** Tarefas obrigatórias **
1 - Reescreva o trecho do texto sobre chacinas nos EUA que vai de "Os EUA têm mais" até "episódios por mês.", substituindo "chacinas" por "matanças".
2 - Segundo o texto sobre chacinas nos EUA, com que equipamentos estavam protegidos os assassinos de Buffalo e de Uvalde?

** Fonte **

▽

Os EUA têm mais chacinas do que a soma de todos os
outros países desenvolvidos. Entre 1998 e 2019, foram
101 nos EUA, 8 na França, 5 na Alemanha, 4 no
Canadá, 3 na Finlândia; 2 na Bélgica, na República
Checa, Itália, Holanda e Suíça; 1 na Austrália, Áustria,
Croácia, Lituânia, Nova Zelândia, Noruega, Eslováquia
e Reino Unido, segundo levantamento do The New York
Times de casos em que quatro ou mais pessoas foram
mortas.
O massacre do Texas teve o maior número de mortos
desde a chacina de 20 crianças e 6 funcionários na
escola primária de Sandy Hook, em Connecticut, em
- De lá para cá, foram registrados 900 incidentes
com tiros em escolas - média de 8 episódios por mês.
No dia 14 de maio, outro jovem de 18 anos abriu fogo
em um supermercado de Buffalo, Nova York, e matou
10 negros. O assassino acredita em uma teoria
conspirativa segundo a qual os não brancos querem
tomar o lugar dos brancos no Ocidente. Já os autores
dos massacres de Sandy Hook e de Uvalde exibiam
sinais de traumas infantis. O primeiro matou a mãe
antes do ataque e o segundo feriu gravemente a avó a
tiros.
As patologias podem variar, mas os criminosos têm algo
em comum: o acesso a armas de grande poder letal. Os
assassinos de Buffalo e de Uvalde estavam protegidos
com coletes e capacetes à prova de bala. Em Buffalo,
um policial disparou contra o assassino mas, por causa
do colete, não conseguiu contê-lo, e foi morto também.

△

** Informações extraídas **
▽

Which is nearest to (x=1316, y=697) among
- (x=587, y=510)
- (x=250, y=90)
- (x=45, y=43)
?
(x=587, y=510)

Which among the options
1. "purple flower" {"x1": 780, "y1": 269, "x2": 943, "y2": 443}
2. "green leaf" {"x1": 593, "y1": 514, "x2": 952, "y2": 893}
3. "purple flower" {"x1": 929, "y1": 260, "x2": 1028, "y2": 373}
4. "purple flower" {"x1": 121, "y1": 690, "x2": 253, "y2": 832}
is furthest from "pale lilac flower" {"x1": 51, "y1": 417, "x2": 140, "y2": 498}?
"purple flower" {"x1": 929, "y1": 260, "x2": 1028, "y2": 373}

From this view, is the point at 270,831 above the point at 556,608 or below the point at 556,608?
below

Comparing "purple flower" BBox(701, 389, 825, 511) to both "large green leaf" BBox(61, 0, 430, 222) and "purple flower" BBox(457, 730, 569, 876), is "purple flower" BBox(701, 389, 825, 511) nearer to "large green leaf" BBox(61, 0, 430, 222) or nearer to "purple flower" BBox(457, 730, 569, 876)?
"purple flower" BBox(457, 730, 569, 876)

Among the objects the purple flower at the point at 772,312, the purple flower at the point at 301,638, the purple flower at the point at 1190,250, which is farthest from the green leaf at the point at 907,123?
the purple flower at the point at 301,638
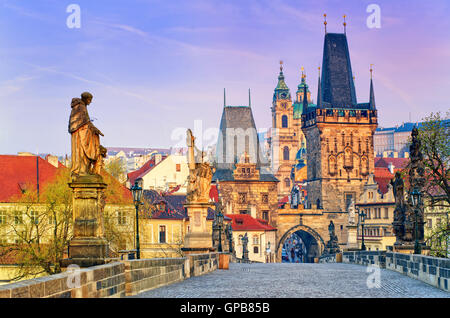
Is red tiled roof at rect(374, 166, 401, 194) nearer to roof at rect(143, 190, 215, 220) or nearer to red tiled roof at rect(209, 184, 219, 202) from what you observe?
red tiled roof at rect(209, 184, 219, 202)

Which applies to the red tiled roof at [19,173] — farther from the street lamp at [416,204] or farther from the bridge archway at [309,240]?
the bridge archway at [309,240]

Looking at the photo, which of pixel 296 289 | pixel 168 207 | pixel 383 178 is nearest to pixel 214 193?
pixel 383 178

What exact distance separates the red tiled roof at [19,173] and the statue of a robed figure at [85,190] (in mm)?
43284

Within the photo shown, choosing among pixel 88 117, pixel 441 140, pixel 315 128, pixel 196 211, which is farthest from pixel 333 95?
pixel 88 117

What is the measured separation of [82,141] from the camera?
1473cm

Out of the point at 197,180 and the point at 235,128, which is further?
the point at 235,128

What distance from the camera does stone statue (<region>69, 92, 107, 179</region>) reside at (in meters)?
14.7

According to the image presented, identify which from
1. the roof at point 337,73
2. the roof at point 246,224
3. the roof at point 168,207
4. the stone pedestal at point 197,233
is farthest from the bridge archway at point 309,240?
the stone pedestal at point 197,233

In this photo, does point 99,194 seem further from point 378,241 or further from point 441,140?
point 378,241

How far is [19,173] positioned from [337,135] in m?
65.8

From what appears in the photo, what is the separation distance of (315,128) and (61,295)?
10952 cm

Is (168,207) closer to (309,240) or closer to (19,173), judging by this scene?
(19,173)
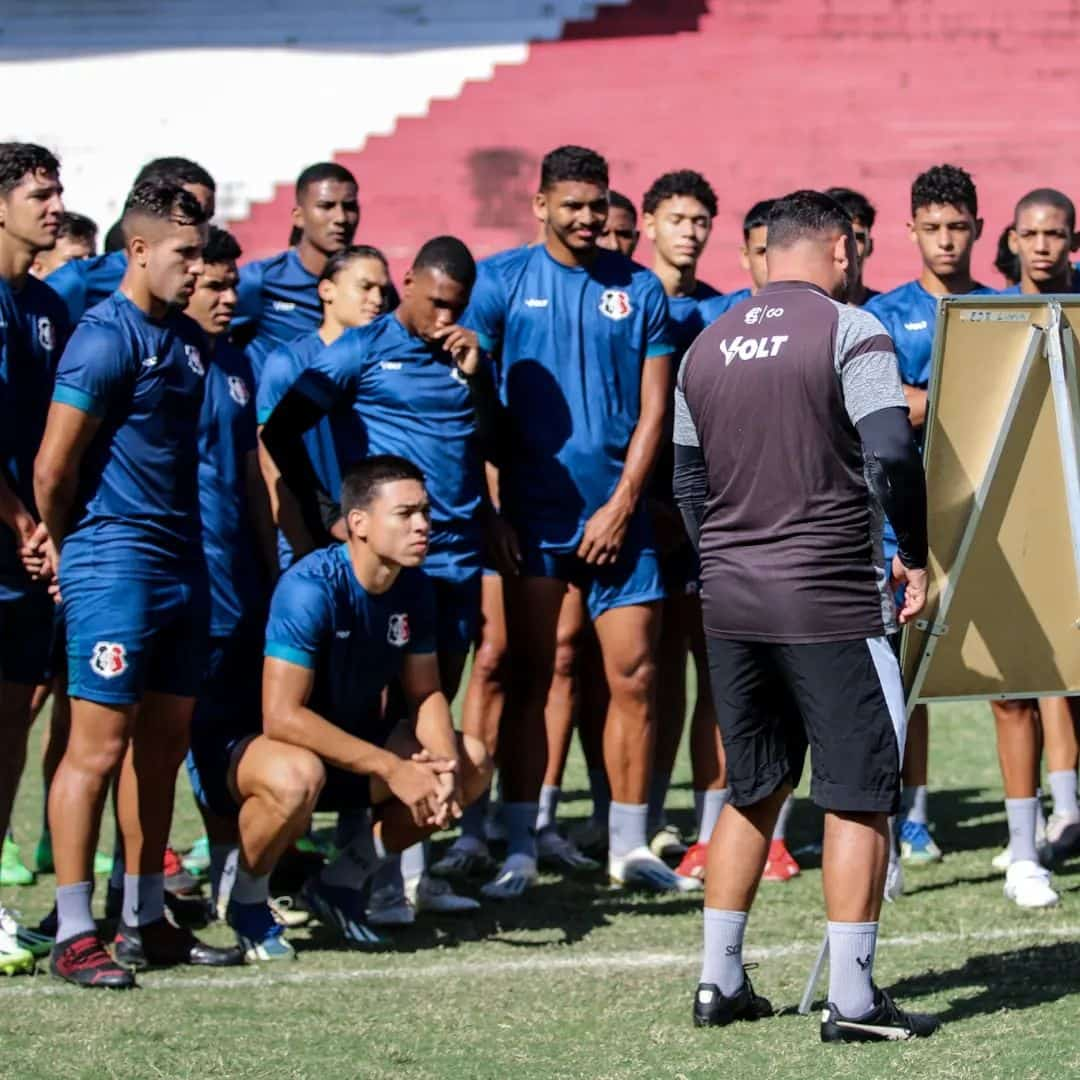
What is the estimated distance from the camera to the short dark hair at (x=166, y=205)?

△

** Soluções a seguir **
1 -
Os EUA têm mais matanças do que a soma de todos os
outros países desenvolvidos. Entre 1998 e 2019, foram
101 nos EUA, 8 na França, 5 na Alemanha, 4 no
Canadá, 3 na Finlândia; 2 na Bélgica, na República
Checa, Itália, Holanda e Suíça; 1 na Austrália, Áustria,
Croácia, Lituânia, Nova Zelândia, Noruega, Eslováquia
e Reino Unido, segundo levantamento do The New York
Times de casos em que quatro ou mais pessoas foram
mortas.
O massacre do Texas teve o maior número de mortos
desde a chacina de 20 crianças e 6 funcionários na
escola primária de Sandy Hook, em Connecticut, em
- De lá para cá, foram registrados 900 incidentes
com tiros em escolas - média de 8 episódios por mês.

2 - Com coletes e capacetes à prova de bala.